__Task requirements__:
1. Using the cruiser bike thread, decide whether each statement agrees with it: (a) kidcurry73 has spent about $20 so far on the bike being built; (b) madcap added white ape hangers to the Card Shark; (c) btadlock went inside the shop in Idaho Springs to look at the bike. Answer yes or no for each, quoting the words of the thread that settle it.
2. From the cruiser bike thread, extract everything from "Here's my Card" down to "(Jul 22, 2007)", copied word for word.
3. According to the cruiser bike thread, which tires did madcap put on the Card Shark?

__Source extract__:
** begin **
Now if only they could find me one to order, I'd be all set! The one I rode belonged to a customer who hadn't picked it up yet.


----------



## kidcurry73 (Jun 25, 2007)

Here is one I'm building...its not bling blingy but so far I have about $20 into it and a few hours of elbow grease. I still have to find some fenders:ihih:


----------



## madcap (May 26, 2007)

Here's my Card Shark. I added the black ape hangers, black pedals, chrome grips, and Maxxis Hookworm 26x2.55. It's one of the most comfortable bikes I have ever ridden...


----------



## eastbxc (Jul 22, 2007)

yes cruisers are very cool bikes with just with the way the frame seems to flow and how it feels like your riding on air is also very cool


----------



## btadlock (Oct 3, 2005)

P-Funk said:


>


is this a real russian bike or a replica? I saw one that looked just like this in a tiny bike shope in Idaho Springs Co, only seen thru the window, as the shop was closed.


----------



## P-Funk (Jan 16, 2004)

btadlock said:


> is this a real russian bike or a replica? I saw one that looked just like this in a tiny bike shope in Idaho Springs Co, only seen thru the window, as the shop was closed.
** end **
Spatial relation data
** begin **
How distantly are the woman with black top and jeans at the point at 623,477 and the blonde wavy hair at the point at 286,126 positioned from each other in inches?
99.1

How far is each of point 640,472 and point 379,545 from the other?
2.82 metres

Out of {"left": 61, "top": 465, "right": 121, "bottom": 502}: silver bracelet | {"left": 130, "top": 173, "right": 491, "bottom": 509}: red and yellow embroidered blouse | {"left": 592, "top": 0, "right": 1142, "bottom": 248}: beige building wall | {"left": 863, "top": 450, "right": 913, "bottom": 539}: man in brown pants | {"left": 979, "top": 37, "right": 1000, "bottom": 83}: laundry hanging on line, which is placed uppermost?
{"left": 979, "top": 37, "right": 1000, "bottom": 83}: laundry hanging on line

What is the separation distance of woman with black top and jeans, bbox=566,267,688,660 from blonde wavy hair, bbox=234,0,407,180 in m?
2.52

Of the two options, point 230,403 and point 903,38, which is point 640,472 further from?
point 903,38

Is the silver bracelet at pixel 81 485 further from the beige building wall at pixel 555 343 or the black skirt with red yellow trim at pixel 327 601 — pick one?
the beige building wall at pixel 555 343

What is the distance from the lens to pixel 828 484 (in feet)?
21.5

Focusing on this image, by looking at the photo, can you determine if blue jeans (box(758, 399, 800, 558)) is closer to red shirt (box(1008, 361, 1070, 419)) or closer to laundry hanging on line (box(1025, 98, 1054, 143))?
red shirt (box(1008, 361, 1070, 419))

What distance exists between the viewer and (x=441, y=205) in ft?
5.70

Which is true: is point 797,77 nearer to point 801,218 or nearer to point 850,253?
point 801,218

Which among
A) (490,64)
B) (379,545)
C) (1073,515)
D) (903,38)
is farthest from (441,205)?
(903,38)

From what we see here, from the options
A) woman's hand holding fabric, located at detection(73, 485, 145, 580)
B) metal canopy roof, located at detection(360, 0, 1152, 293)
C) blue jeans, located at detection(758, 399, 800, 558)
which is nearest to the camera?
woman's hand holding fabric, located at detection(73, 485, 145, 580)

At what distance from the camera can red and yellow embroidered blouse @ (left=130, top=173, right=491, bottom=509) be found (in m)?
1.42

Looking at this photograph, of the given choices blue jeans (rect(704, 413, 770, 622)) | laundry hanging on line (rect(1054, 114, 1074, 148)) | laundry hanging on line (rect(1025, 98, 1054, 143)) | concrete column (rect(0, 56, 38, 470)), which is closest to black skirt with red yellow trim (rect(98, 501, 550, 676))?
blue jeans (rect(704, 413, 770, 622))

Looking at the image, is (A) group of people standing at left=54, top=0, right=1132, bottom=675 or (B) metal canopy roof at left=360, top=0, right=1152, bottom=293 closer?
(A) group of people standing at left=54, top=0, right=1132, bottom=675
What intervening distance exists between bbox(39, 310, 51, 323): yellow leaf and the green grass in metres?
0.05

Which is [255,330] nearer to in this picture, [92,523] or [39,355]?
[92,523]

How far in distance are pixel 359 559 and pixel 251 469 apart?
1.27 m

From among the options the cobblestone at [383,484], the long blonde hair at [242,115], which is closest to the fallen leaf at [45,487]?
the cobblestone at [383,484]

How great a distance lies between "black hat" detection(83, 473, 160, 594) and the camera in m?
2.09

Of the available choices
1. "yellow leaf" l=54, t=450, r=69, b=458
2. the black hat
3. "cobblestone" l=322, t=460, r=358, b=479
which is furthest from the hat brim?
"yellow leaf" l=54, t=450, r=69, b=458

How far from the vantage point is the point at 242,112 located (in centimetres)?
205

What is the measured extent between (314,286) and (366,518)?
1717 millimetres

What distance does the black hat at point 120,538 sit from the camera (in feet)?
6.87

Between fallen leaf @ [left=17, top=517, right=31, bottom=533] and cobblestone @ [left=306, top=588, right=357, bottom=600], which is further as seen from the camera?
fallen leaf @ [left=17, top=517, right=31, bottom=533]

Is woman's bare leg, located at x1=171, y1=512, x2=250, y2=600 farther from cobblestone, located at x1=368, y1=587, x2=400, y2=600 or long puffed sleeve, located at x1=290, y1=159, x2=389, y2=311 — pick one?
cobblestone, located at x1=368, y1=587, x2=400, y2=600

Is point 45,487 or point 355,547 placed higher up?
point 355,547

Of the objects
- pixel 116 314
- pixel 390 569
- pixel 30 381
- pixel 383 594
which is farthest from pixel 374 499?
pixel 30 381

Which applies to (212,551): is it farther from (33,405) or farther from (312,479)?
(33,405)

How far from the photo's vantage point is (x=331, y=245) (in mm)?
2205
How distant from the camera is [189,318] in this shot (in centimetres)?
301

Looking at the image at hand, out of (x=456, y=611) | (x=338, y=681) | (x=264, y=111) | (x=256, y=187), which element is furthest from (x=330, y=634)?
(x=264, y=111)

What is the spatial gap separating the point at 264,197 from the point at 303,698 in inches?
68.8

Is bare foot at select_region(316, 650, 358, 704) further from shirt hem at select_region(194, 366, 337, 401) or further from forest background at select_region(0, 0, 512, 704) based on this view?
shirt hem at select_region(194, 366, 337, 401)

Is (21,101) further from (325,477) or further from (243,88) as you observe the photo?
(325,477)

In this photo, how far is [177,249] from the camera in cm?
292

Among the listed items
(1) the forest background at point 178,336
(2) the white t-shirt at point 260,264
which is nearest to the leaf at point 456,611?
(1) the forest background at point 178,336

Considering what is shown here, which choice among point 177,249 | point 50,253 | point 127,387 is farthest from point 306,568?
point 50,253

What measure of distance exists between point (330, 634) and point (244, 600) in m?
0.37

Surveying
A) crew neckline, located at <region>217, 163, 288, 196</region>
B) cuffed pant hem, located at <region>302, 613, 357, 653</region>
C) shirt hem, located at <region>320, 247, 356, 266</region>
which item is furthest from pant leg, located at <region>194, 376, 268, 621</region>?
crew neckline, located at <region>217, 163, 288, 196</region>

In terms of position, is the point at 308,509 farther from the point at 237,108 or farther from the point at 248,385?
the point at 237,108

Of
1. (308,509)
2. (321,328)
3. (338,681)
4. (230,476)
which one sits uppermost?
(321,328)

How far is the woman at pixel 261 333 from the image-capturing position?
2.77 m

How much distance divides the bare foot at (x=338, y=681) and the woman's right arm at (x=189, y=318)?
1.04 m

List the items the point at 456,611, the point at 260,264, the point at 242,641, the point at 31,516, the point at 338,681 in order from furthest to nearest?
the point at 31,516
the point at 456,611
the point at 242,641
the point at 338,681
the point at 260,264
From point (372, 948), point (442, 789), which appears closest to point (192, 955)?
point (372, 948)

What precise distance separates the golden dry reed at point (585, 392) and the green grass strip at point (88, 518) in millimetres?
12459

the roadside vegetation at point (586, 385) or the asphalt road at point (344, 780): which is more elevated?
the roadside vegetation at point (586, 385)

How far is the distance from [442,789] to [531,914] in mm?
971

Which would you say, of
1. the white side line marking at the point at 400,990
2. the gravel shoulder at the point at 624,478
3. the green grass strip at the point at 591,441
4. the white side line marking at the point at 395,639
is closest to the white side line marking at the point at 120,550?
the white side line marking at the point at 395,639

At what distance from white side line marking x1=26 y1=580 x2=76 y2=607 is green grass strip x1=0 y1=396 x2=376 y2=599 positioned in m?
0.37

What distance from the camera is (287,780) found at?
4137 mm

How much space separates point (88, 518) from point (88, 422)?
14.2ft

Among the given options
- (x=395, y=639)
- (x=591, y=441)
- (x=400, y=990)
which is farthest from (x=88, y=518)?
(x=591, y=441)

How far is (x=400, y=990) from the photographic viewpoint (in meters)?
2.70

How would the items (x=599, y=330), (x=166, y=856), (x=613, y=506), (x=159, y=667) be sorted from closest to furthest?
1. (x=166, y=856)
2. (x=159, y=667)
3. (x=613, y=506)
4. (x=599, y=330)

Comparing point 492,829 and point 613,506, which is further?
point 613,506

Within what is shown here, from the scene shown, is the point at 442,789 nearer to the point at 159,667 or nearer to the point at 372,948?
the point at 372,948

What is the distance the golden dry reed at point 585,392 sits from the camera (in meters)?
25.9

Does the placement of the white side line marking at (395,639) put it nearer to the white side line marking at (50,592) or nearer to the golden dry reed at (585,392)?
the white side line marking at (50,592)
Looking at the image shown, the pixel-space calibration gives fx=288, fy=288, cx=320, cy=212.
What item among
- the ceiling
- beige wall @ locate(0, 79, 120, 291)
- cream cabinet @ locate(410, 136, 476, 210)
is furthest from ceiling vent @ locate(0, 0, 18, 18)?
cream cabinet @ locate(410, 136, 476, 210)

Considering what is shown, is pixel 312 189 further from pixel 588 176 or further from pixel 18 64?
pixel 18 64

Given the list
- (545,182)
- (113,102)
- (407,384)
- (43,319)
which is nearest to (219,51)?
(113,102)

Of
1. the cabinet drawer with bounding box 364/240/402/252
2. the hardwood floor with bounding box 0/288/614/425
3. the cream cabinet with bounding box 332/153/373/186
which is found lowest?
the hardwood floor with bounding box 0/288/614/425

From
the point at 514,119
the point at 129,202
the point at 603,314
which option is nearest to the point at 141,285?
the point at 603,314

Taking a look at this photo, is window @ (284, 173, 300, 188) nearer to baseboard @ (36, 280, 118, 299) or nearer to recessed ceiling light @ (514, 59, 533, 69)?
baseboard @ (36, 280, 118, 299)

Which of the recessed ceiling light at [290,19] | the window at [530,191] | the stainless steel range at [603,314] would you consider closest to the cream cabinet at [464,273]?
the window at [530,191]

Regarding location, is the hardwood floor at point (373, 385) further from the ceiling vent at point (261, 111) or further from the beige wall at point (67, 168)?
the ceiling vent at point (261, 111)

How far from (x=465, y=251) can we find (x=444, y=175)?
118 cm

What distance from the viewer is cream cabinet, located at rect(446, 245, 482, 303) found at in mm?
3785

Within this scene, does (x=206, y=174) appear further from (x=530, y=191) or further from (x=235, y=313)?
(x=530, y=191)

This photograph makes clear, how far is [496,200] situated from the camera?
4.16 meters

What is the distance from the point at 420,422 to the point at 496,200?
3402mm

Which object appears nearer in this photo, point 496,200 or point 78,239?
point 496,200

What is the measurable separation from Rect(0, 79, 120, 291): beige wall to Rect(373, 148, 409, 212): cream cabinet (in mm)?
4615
** end **
__Solutions for each task__:
1.
(a) Yes: "so far I have about $20 into it"
(b) No: "I added the black ape hangers"
(c) No: "only seen thru the window, as the shop was closed"

2.
Here's my Card Shark. I added the black ape hangers, black pedals, chrome grips, and Maxxis Hookworm 26x2.55. It's one of the most comfortable bikes I have ever ridden...


----------



## eastbxc (Jul 22, 2007)

3. Maxxis Hookworm 26x2.55